Writer Julia Phillips ’10 recalls grappling with how to connect her love of writing and her fascination with the Russian language during her time at Barnard. “When I studied abroad [in Moscow], I felt far from English-language storytelling,” said Phillips, a Montclair, New Jersey native who majored in English with a concentration in creative writing. “In my creative writing classes, I didn’t know how to capture what had excited me in Russia.”
After a semester abroad failed to help Phillips connect the dots, she applied for a Fulbright grant to Kamchatka, an isolated Russian peninsula nearly a full day’s plane ride from New York that intrigued her as a distinctive, less urban backdrop. “The best way forward seemed to be setting a book in [Russia], so I could try to scratch both intellectual itches at once,” Phillips said.
That debut book, Disappearing Earth, published in May 2019 to wide critical acclaim and earned Phillips a spot as a National Book Award finalist. Among a long list of accolades, the book was named one of 2019’s best books by The New York Times, The Washington Post, Vanity Fair, the New York Public Library, the Chicago Public Library, and NPR.

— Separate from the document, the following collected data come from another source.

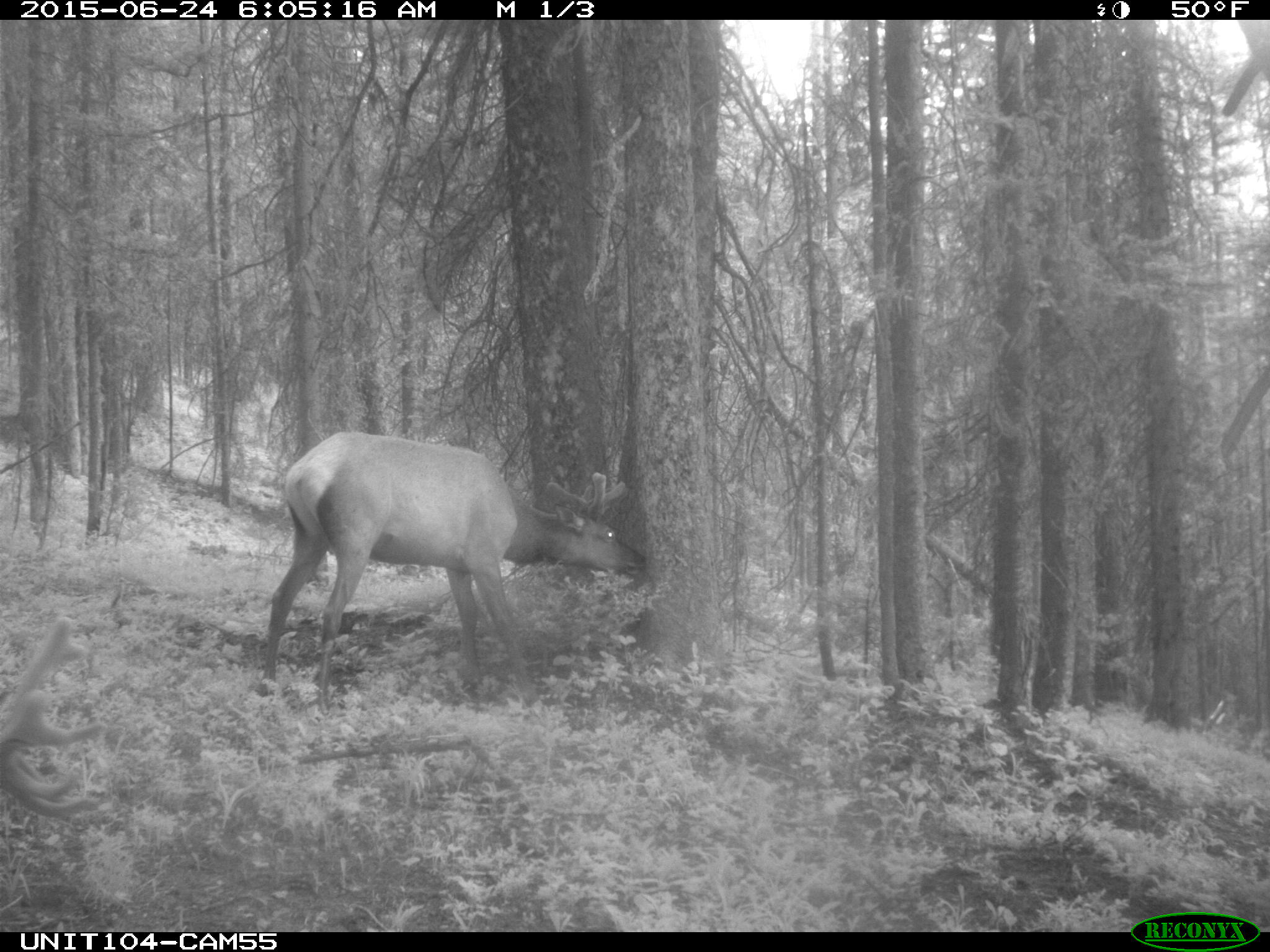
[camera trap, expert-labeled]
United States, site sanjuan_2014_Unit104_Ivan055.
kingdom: Animalia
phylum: Chordata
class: Mammalia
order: Artiodactyla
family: Cervidae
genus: Cervus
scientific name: Cervus elaphus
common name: red deer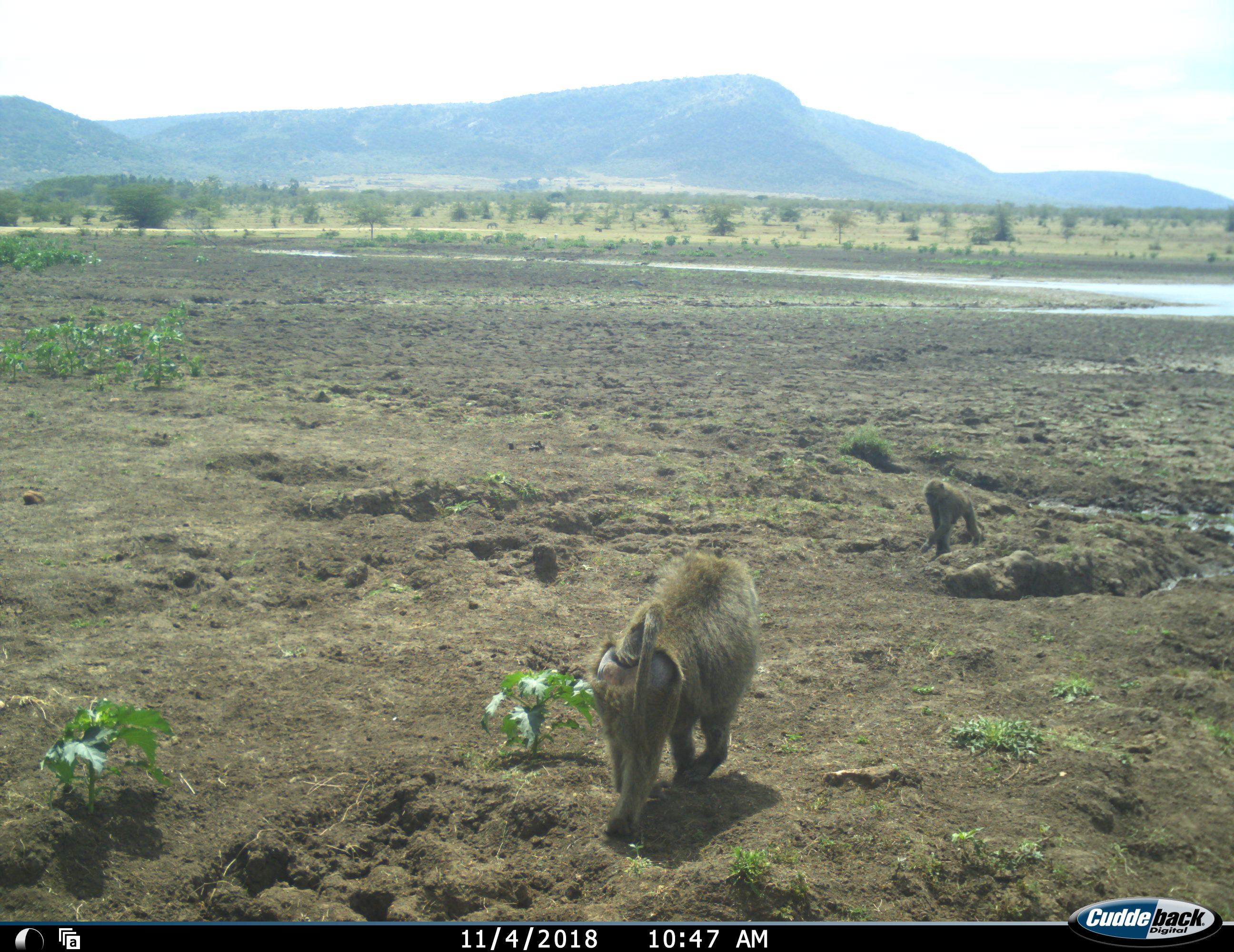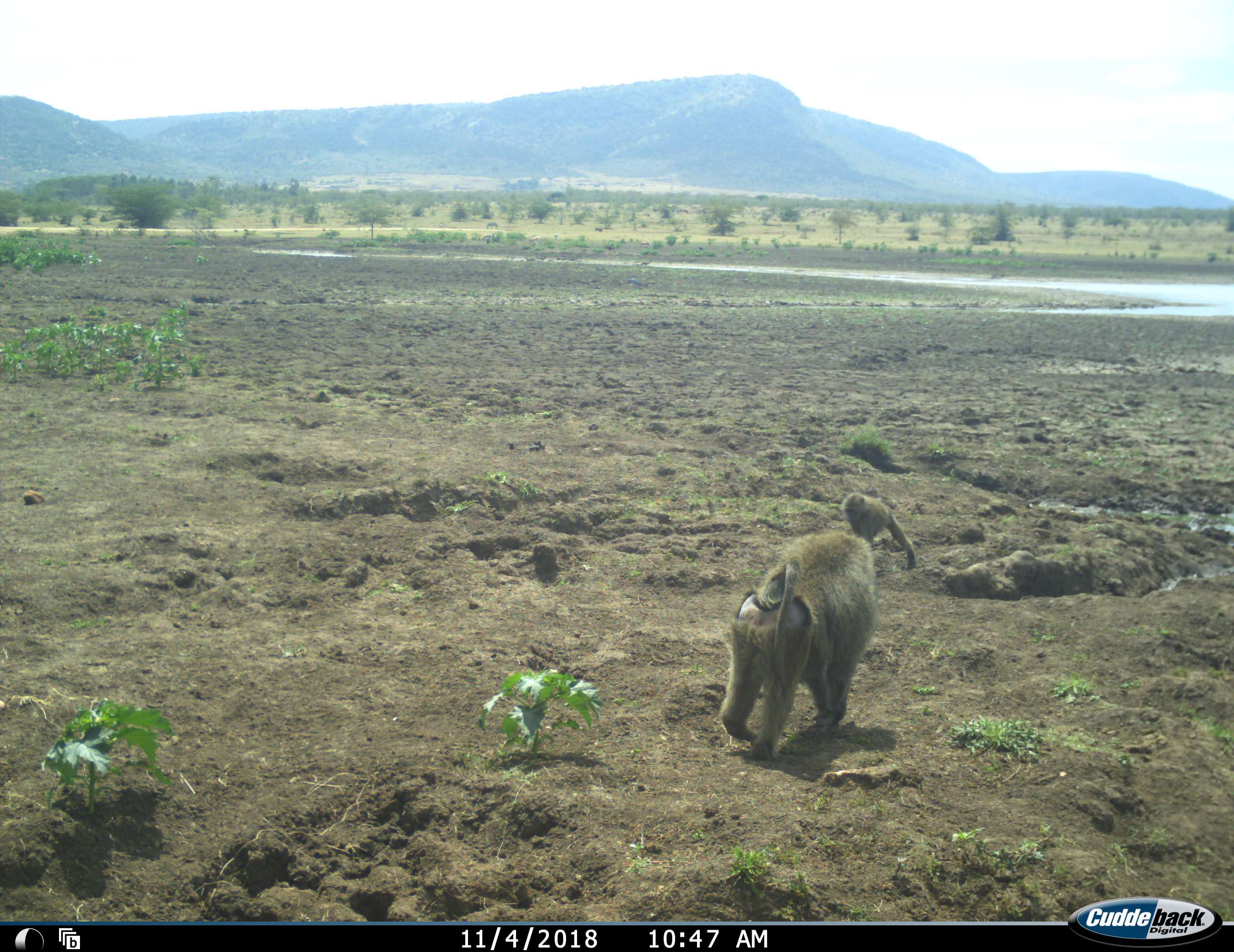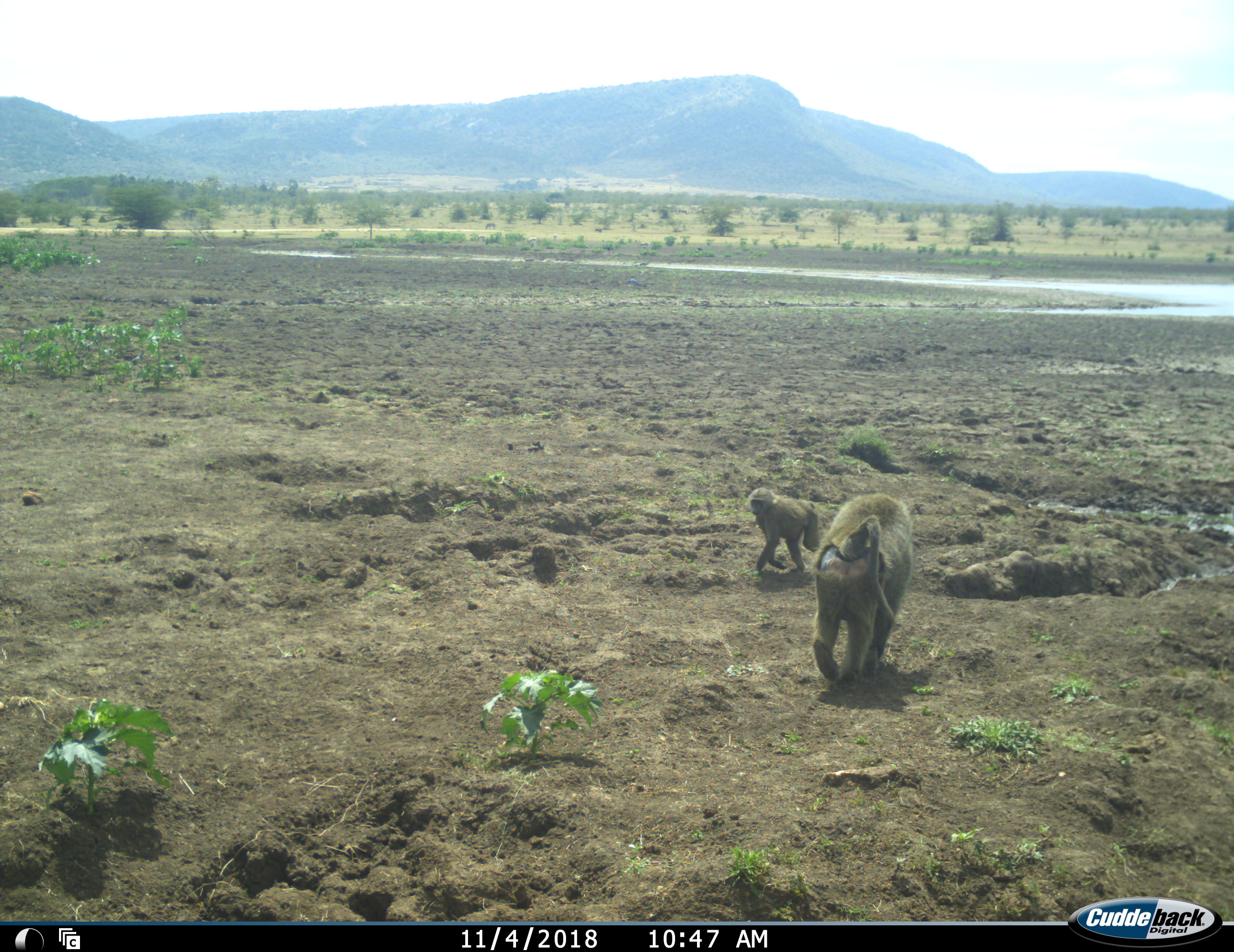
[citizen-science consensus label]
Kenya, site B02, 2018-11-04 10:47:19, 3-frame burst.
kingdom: Animalia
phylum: Chordata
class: Mammalia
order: Primates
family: Cercopithecidae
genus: Papio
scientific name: Papio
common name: baboon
Baboon (Papio), count 2. Behavior (volunteer vote fractions): standing 10%, resting 0%, moving 100%, interacting 0%. Young present (vote fraction): 70%. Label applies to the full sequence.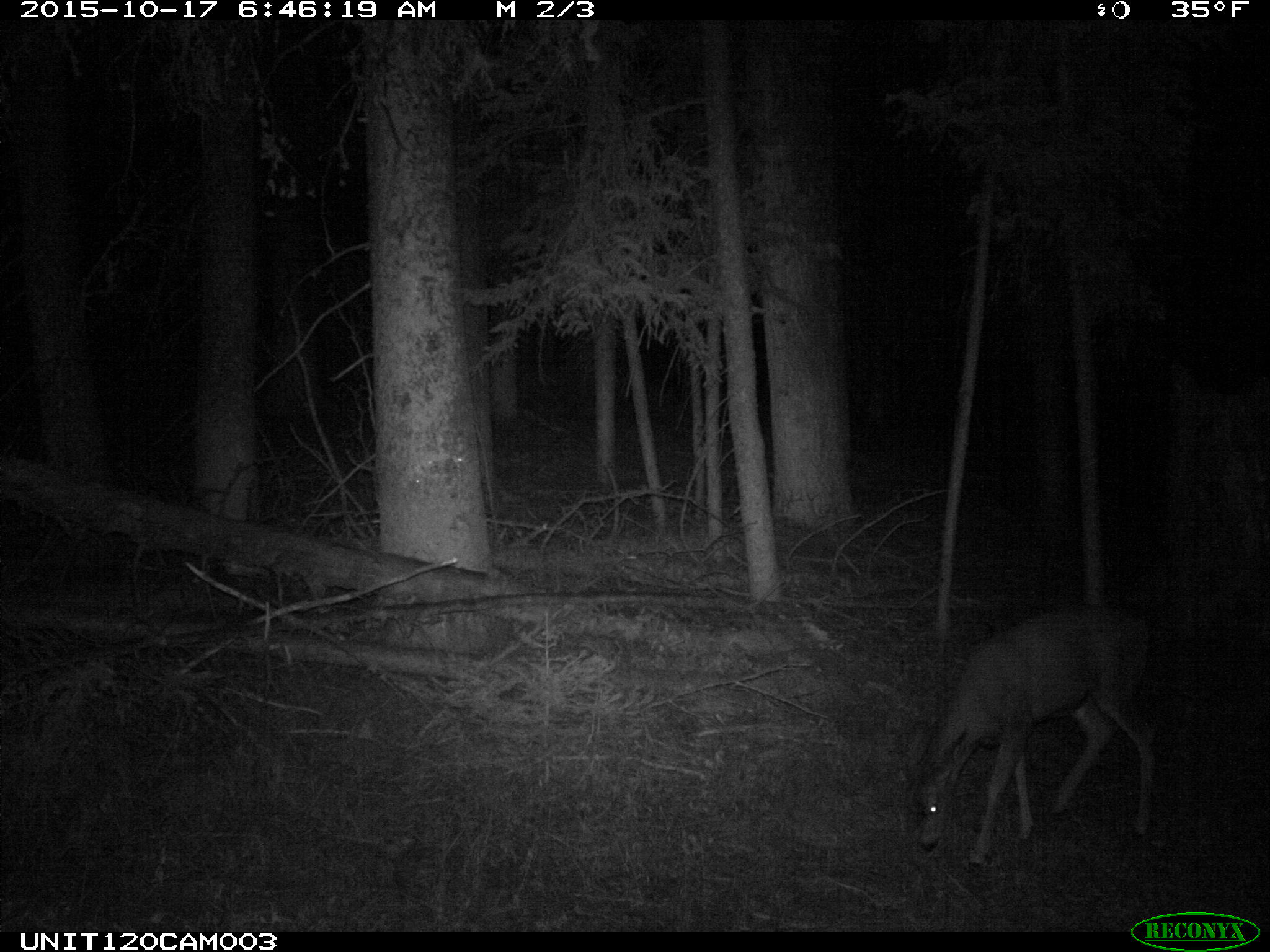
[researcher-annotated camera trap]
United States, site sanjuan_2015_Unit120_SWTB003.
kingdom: Animalia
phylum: Chordata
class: Mammalia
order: Artiodactyla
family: Cervidae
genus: Odocoileus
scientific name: Odocoileus hemionus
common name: mule deer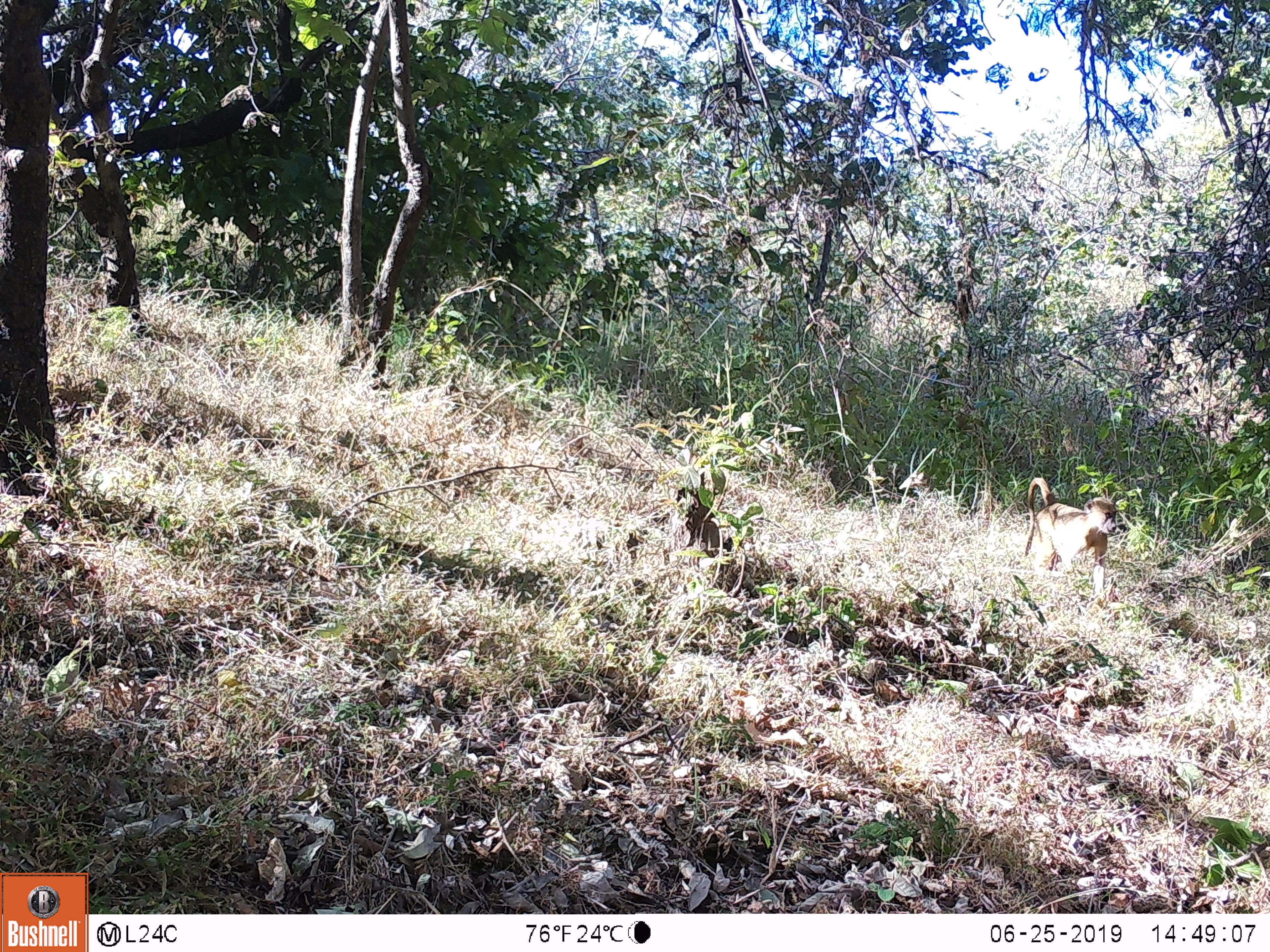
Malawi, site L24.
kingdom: Animalia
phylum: Chordata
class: Mammalia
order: Primates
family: Cercopithecidae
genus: Papio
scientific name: Papio cynocephalus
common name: yellow baboon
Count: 1.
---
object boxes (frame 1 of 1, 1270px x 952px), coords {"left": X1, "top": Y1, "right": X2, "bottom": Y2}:
yellow baboon: {"left": 1012, "top": 472, "right": 1123, "bottom": 608}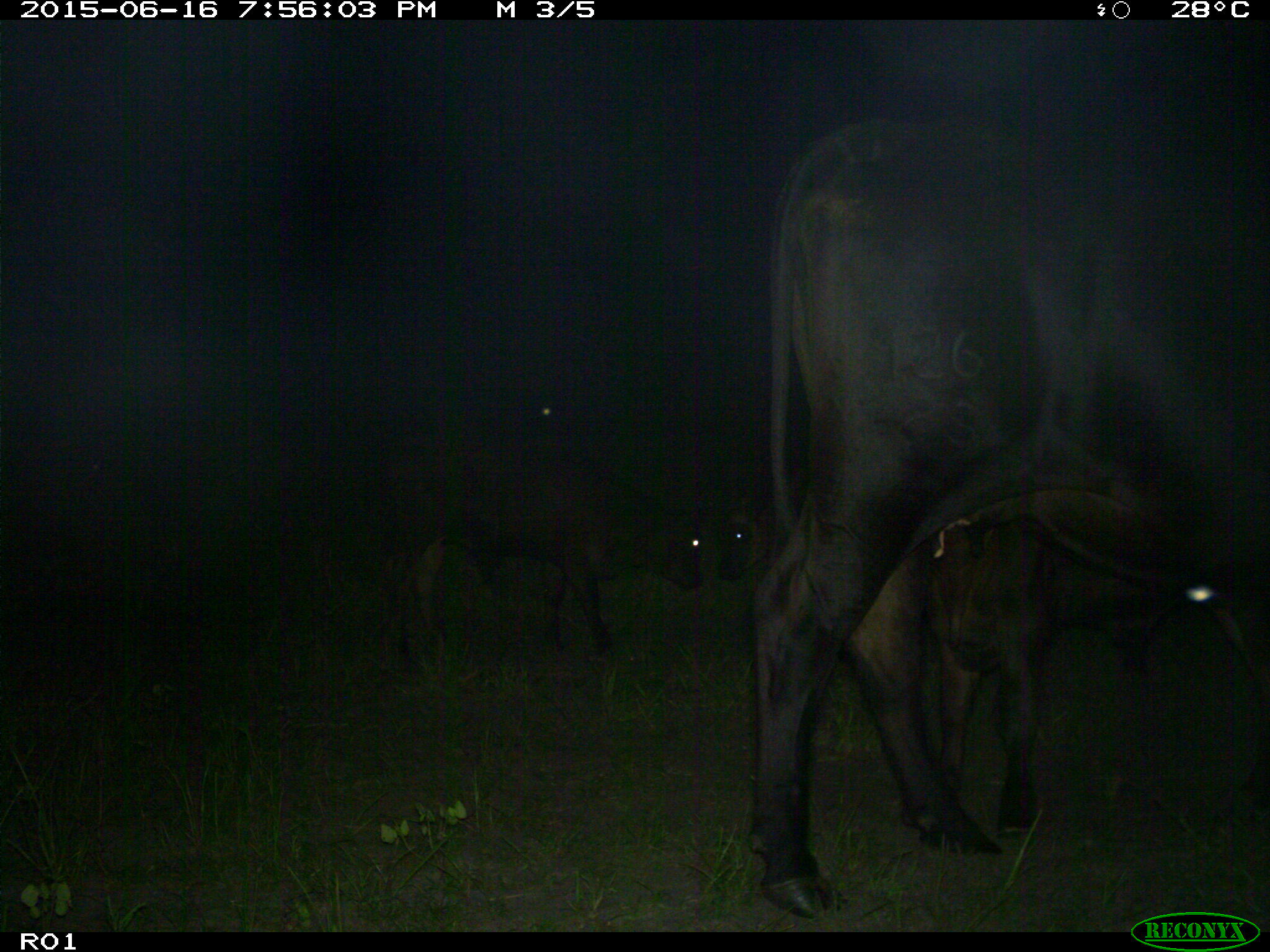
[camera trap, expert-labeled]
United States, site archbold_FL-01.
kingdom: Animalia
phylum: Chordata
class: Mammalia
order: Artiodactyla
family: Bovidae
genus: Bos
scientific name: Bos taurus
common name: domestic cow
Bos taurus (domestic cow).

Phillips’ choice to go to Kamchatka proved crucial to the success of Disappearing Earth, as it provided the location for a narrative that might not have worked if it were set anywhere else. The book begins with the abduction of two young sisters and explores the ripple effects of their disappearance as the plot spirals outward into the affected community. The region’s geographic separation and often rugged, volcanic terrain made it an ideal closed circuit for Phillips to explore themes of gender and violence.
Beyond the physical aspects of the peninsula, Phillips was also drawn to Kamchatka for its importance in the Cold War and U.S.-Russia relations. The remote region was closed off as a highly secured military base during the 45-year conflict between the two countries. For Phillips, this history helped clarify her role as an American writing about Russia, which was key in successfully telling a story about a place so far from home, both in distance and language.
“In approaching the task of writing, I tried to keep myself in that learning mindset all the time,” Phillips said, “reminding myself that I did not know, that I was ignorant, and that I would have to push myself toward understanding all that I could while recognizing I would never understand everything.”
Phillips says she always knew she wanted to be a writer, but it was at Barnard that the dream became real. “It meant everything to attend an institution that had fostered so many of my favorite authors, from Zora Neale Hurston to Jhumpa Lahiri to Edwidge Danticat,” Phillips said. “Danticat has said about Barnard’s alumnae that ‘these women [who] had gone to Barnard made it seem possible for me to be a writer.’ I absolutely felt the same way.”
Phillips’ contemporaneous classmates also inspired her. “Going to Barnard opened my eyes to a universe of confident, capable, and brave young women who were determined to take charge of their future lives,” Phillips said. “Getting to watch and learn from my classmates’ example for four years changed my life for good.”
It helped, too, that Barnard has a long history of assisting students in attaining Fulbright grants, having been named a top producer of Fulbright students for nine of the past 11 years. More recently, the newly created Beyond Barnard office has served as a critical resource for postgraduate life, streamlining the search for opportunities like the Fulbright scholarship and helping students and alumnae to succeed beyond the gates.
Phillips’s next chapter in life will focus on her first child, due in June, and completing her sophomore manuscript. She says her latest work “explores some of the same themes of Disappearing Earth — the intertwining of gender and violence, the impact of social isolation, the potentially healing power of community — in ways that feel new and totally challenging to me.”
"Writing is the best way I know to learn,” Phillips said of her creative process. “I am so grateful for the opportunity to study this language, place, and life, and to process that ongoing study through making up stories.”